DEGRAY LAKE RESORT STATE PARK — The only one of Arkansas' 52 state parks sporting "resort" in its name is bustling again with visitors as summer fuels the desire to enjoy a few pleasures of normal life.

Some folks are wearing masks and maintaining social distance. Some aren't. Most of them, the careful and the heedless alike, appeared to be having a fine time on a recent Sunday afternoon at DeGray Lake Resort State Park.

Most park facilities are open, although the playground remained closed as of press time. Reservations for the 94-room lodge and the tourist yurts are spaced to allow two or three days for thorough cleaning between uses. The lodge's Shoreline Restaurant is open with limited seating and hours. Also open are the park's 113 campsites with electrical hookups, water, tables and grills. Tent sites can be used as well.

Properly spaced access is allowed to the visitor center, gift shops and the 132-slip marina. Guests are required to wear a mask or other cloth face-covering inside buildings.

The Caddo Bend area of DeGray Lake Resort State Park is a magnet for families.

(Special to the Democrat-Gazette/Marcia Schnedler)
The Caddo Bend area of DeGray Lake Resort State Park is a magnet for families. (Special to the Democrat-Gazette/Marcia Schnedler)
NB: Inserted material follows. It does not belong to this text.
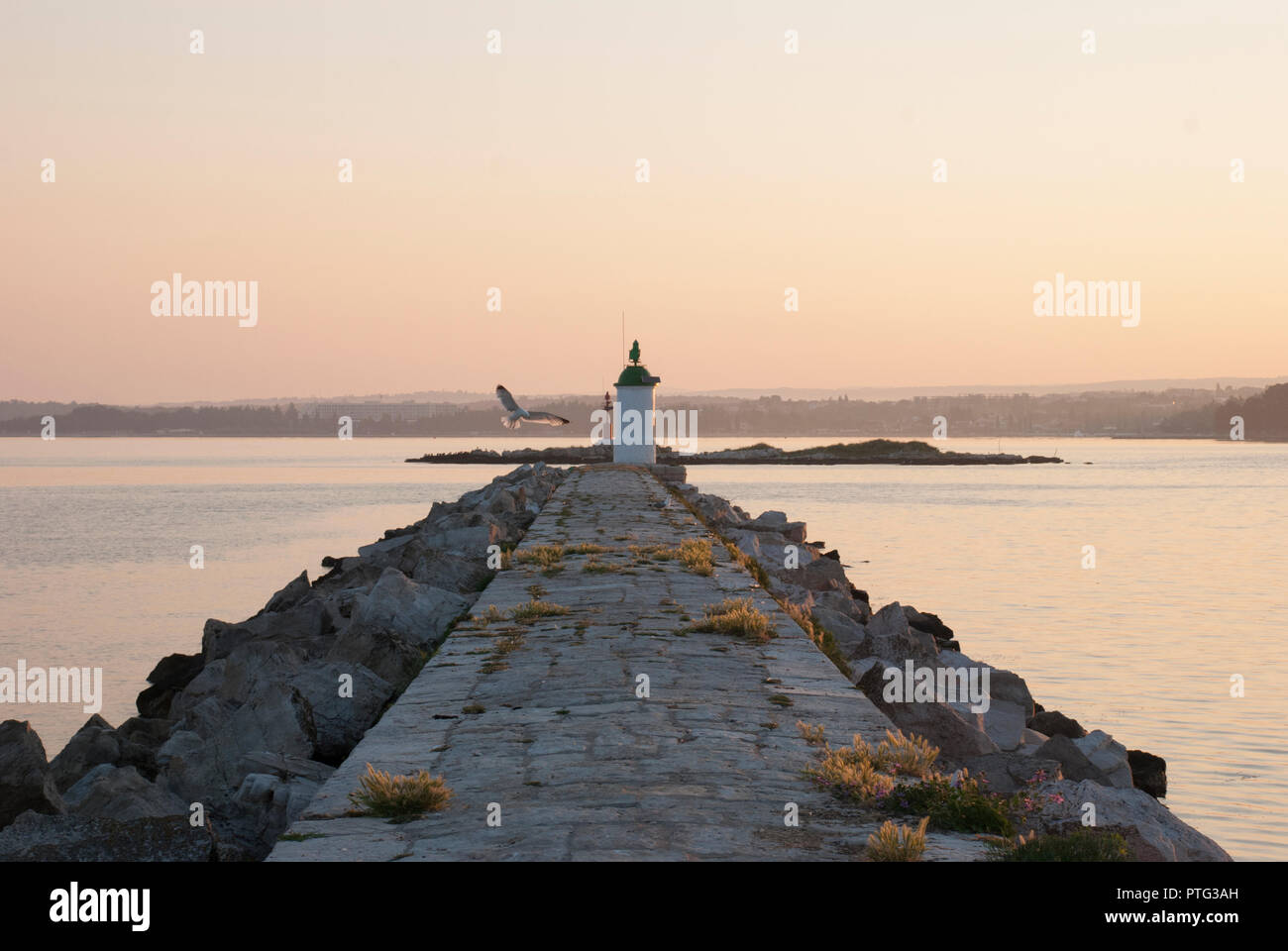 Early mornig pier walk towards the lighthouse - Stock Image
The Sunday-afternoon visit found families and other guests thronging the Caddo Bend picnic and beach enclave on the peninsula at the park's western edge. Busy as well was the park's 7,100-yard golf course, also the site of a driving range and a lighted putting green. A half-dozen riders were saddling up at the horse stables near the Visitor Center.

DeGray's distinctive branding as a "resort" dates to the 1970s, when the Arkansas Department of Parks and Tourism leased part of the present 938 acres from the U.S. Army Corps of Engineers. The Corps had dammed the Caddo River in the 1960s to create 13,400-acre DeGray Lake for power generation and flood control. The boon to tourism in Clark and Hot Spring counties has proved a bonus.
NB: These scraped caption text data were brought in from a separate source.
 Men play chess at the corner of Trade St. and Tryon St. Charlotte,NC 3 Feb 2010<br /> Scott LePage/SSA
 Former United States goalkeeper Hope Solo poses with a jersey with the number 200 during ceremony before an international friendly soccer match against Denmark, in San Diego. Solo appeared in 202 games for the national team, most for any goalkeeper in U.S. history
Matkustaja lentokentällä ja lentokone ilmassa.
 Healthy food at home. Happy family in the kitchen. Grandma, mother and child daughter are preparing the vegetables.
Parks and Tourism built a golf course in the park in 1973, followed by a marina and campsites in 1974, then a lodge in 1975. A key to other improvements came with voters' approval in 1996 of the Amendment 75 Conservation Tax. This one-eighth-cent levy has financed refurbishing of the lodge and upgrading of DeGray Lake's conference center, golf course, marina, day-use area and campground showers.

The 7,100-yard golf course at DeGray Lake State Park carries a “championship” label.
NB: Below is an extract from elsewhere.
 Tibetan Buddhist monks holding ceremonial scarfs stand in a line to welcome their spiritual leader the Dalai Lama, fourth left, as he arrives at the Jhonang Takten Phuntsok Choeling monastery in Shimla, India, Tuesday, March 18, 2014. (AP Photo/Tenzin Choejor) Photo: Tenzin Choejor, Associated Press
(Special to the Democrat-Gazette/Marcia Schnedler)
The 7,100-yard golf course at DeGray Lake State Park carries a “championship” label. (Special to the Democrat-Gazette/Marcia Schnedler)

Visitors aiming to distance themselves from the crowds of picnickers and beachgoers can set out alone or with family members along one or more of the park's easy hiking trails.

The half-mile Chickadee Trail, starting near the tennis courts, does a loop through a pine forest along the DeGray Lake shoreline. Its allures include waterfowl and wading birds. Also, a good bet for birders is the Green Heron Trail, stretching three-quarters of a mile from the Visitor Center, with a viewing station where eagles can be spotted in winter.

Starting near the front entrance to the lodge, the one-mile Island Trail splits into a loop that circles back through a forest canopy of hardwoods to where it started. The park's website touts the route as providing "the opportunity for solitude and scenic beauty" — a promising prescription in the face of this year's manifold anxieties.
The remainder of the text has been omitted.